__Aim of the task__:
Find the line that contains "Standing vote fraction: 0%." in the entries below. Output it and each later line exactly, and nothing else.

Saved data entries
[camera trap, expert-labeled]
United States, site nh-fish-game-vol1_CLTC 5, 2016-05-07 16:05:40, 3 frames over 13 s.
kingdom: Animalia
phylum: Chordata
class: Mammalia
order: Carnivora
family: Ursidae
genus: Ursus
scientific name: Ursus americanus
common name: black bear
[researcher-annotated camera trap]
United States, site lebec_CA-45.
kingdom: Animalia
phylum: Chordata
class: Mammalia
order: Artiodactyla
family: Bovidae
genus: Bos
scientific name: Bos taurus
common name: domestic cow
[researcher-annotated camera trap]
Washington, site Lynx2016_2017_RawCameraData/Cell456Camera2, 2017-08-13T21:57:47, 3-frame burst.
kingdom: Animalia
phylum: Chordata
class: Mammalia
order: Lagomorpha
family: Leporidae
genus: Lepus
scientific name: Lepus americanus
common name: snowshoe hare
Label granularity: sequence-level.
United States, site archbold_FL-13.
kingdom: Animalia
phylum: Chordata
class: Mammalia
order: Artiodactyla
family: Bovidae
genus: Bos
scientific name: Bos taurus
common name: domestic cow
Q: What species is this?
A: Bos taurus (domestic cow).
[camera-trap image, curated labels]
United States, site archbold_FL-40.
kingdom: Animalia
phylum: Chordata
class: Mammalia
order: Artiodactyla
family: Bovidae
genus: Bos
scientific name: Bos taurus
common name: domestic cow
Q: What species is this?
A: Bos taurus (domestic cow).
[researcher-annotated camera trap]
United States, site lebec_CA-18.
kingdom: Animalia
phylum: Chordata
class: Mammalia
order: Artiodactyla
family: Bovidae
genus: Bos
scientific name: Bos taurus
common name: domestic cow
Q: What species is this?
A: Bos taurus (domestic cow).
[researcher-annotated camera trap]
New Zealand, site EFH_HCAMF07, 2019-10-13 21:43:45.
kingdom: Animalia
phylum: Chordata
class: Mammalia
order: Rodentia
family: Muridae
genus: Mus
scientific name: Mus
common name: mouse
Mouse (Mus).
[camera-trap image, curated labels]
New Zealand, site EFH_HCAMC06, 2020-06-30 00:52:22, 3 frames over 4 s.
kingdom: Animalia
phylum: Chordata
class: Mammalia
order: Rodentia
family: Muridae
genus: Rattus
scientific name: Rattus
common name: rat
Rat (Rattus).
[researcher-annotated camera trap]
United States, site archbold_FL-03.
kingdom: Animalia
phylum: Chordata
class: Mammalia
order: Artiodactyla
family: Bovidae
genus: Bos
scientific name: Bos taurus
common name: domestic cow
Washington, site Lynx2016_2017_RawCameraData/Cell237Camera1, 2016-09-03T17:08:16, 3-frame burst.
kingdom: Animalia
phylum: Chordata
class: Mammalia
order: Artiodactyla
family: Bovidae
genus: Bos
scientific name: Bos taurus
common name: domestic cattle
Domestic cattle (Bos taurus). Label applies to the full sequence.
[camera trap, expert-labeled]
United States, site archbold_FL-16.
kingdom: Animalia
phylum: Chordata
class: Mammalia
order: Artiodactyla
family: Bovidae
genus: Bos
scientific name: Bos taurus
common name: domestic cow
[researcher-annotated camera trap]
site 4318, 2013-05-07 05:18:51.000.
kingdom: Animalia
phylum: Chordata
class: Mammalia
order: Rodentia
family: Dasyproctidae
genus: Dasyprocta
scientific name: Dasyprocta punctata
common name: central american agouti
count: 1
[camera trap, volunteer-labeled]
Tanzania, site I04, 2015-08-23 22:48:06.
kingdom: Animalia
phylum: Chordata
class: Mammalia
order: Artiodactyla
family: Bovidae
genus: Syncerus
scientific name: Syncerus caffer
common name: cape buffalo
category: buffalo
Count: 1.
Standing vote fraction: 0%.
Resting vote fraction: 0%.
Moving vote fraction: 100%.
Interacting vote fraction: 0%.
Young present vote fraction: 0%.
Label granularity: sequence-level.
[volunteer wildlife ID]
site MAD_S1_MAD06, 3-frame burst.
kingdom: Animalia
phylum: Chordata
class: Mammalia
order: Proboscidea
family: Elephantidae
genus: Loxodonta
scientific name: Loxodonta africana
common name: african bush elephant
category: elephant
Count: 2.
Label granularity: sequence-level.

__Exercise output__:
Standing vote fraction: 0%.
Resting vote fraction: 0%.
Moving vote fraction: 100%.
Interacting vote fraction: 0%.
Young present vote fraction: 0%.
Label granularity: sequence-level.
[volunteer wildlife ID]
site MAD_S1_MAD06, 3-frame burst.
kingdom: Animalia
phylum: Chordata
class: Mammalia
order: Proboscidea
family: Elephantidae
genus: Loxodonta
scientific name: Loxodonta africana
common name: african bush elephant
category: elephant
Count: 2.
Label granularity: sequence-level.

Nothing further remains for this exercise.